Contrary to the above, many leading countries are also imposing a ban on the use of cryptocurrencies because they think it will create fiscal and ideological changes in the sovereignty of the country. Russia and China are among the countries to discourage the use of cryptocurrency.

Mr. Dmitry Chernyshenko, Deputy Prime Minister of Russia, signed a roadmap for operations in Russia to regulate crypto. This was done when Russia’s Central Bank published a consultation paper in which they proposed to ban crypto-related activity in the country. Another paper published as cryptocurrencies: Trends, Risks, and Regulations stated that “A wider adoption of cryptocurrencies creates significant risks for Russian financial market.” It further states that non-state-based currencies can create a threat to well being of the citizens through the loss of their investments due to volatility of the market, scams, and cyber attacks. Decentralized currencies create an alternative to state-based currencies which pose a threat to the power of central banks over monetary policy. Another report by Russia’s Central Bank stated that the anonymity of decentralized currencies can enable illegal activities like money laundering, terror financing, drug trade, and tax evasion.

Hold on to that thought, what the Russian Central Bank is stating, all of it isn’t completely true, in fact, transaction history on the public blockchain is public. Many governments (including Australia and the US) are collaborating with firms with large blockchain analytics for monitoring the citizen’s addresses and crypto wallet transactions. This mitigates the risk of money laundering, terror financing, and tax evasion. Cryptocurrencies aren’t anonymous, the wallet address is linked with a person’s identity through a central touchpoint, via cryptocurrency exchange or an email, and the individual is traceable from its wallet.

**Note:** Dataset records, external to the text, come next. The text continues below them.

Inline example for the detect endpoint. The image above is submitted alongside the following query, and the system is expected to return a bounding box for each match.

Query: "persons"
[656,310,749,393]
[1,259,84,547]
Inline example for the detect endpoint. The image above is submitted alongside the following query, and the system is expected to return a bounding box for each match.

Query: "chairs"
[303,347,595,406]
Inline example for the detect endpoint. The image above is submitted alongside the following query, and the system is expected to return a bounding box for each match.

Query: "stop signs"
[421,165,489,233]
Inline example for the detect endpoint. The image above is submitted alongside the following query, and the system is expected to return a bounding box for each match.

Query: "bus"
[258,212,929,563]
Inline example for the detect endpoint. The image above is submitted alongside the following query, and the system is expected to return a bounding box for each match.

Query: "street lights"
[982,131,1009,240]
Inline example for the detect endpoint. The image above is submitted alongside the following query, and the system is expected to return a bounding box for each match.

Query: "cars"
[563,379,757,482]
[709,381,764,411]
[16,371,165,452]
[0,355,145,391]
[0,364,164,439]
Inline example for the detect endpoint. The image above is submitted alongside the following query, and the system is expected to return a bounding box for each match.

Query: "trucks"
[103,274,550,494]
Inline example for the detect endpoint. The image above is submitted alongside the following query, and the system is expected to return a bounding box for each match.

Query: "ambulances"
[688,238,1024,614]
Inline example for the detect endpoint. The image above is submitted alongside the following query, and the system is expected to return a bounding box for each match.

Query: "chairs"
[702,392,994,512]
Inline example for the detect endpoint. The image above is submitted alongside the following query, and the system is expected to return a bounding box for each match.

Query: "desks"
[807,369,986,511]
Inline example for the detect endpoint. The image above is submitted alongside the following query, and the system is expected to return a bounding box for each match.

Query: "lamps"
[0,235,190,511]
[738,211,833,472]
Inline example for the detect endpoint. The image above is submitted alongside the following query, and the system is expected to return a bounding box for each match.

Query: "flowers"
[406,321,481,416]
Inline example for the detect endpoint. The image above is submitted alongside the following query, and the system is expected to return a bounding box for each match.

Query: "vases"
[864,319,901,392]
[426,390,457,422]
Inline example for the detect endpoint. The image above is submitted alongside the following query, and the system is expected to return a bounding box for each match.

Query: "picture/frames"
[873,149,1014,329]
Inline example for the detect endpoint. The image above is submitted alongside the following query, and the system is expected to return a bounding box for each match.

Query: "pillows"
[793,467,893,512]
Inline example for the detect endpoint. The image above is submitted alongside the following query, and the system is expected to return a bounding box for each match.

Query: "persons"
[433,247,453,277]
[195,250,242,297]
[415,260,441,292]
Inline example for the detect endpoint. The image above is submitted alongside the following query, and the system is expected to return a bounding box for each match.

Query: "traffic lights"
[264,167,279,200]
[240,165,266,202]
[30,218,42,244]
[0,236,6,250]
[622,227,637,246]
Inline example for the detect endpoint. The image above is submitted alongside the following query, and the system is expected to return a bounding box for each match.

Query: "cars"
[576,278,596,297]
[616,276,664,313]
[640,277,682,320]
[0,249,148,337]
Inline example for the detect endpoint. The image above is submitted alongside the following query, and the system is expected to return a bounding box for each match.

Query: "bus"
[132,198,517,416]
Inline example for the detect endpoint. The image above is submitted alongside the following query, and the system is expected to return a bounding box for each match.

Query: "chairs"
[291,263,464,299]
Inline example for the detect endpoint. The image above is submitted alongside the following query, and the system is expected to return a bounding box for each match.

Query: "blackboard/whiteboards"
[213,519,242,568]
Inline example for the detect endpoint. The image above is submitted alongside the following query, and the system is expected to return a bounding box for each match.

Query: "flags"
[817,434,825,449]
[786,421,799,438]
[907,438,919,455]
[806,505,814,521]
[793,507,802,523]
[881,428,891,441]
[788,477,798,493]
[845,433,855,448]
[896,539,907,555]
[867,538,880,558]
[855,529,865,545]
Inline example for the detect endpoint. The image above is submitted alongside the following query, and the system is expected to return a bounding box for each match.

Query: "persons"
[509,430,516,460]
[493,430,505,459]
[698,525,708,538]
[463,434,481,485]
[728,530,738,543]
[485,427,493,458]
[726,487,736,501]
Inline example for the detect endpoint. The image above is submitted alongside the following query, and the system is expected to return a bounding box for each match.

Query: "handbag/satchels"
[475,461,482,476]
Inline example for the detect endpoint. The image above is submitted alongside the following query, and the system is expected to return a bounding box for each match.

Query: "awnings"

In my opinion, cryptocurrency is providing many opportunities for entrepreneurs around the globe. Cryptocurrency is making it easy for entrepreneurs to grow from local or national markets to the international market. The use of cryptocurrency is creating a relationship and trust with the markets, which is very beneficial for developing countries. In addition, cryptocurrency provides a new tech-based way which is allowing new buyers to enter international trading and also makes trade worldwide more smooth. The cryptocurrency market has been on the rise, and if this currency is accepted more widely, it will grow more in the future. A major issue with cryptocurrency is that it fails to protect the buyers online because most of the sites are against the use of a third party to delegate transactions, therefore, buyers are scammed. Cryptocurrency has its demerits, but we can prevent them by accepting and trying it through a continuous process like we have done with many new inventions in the world throughout history.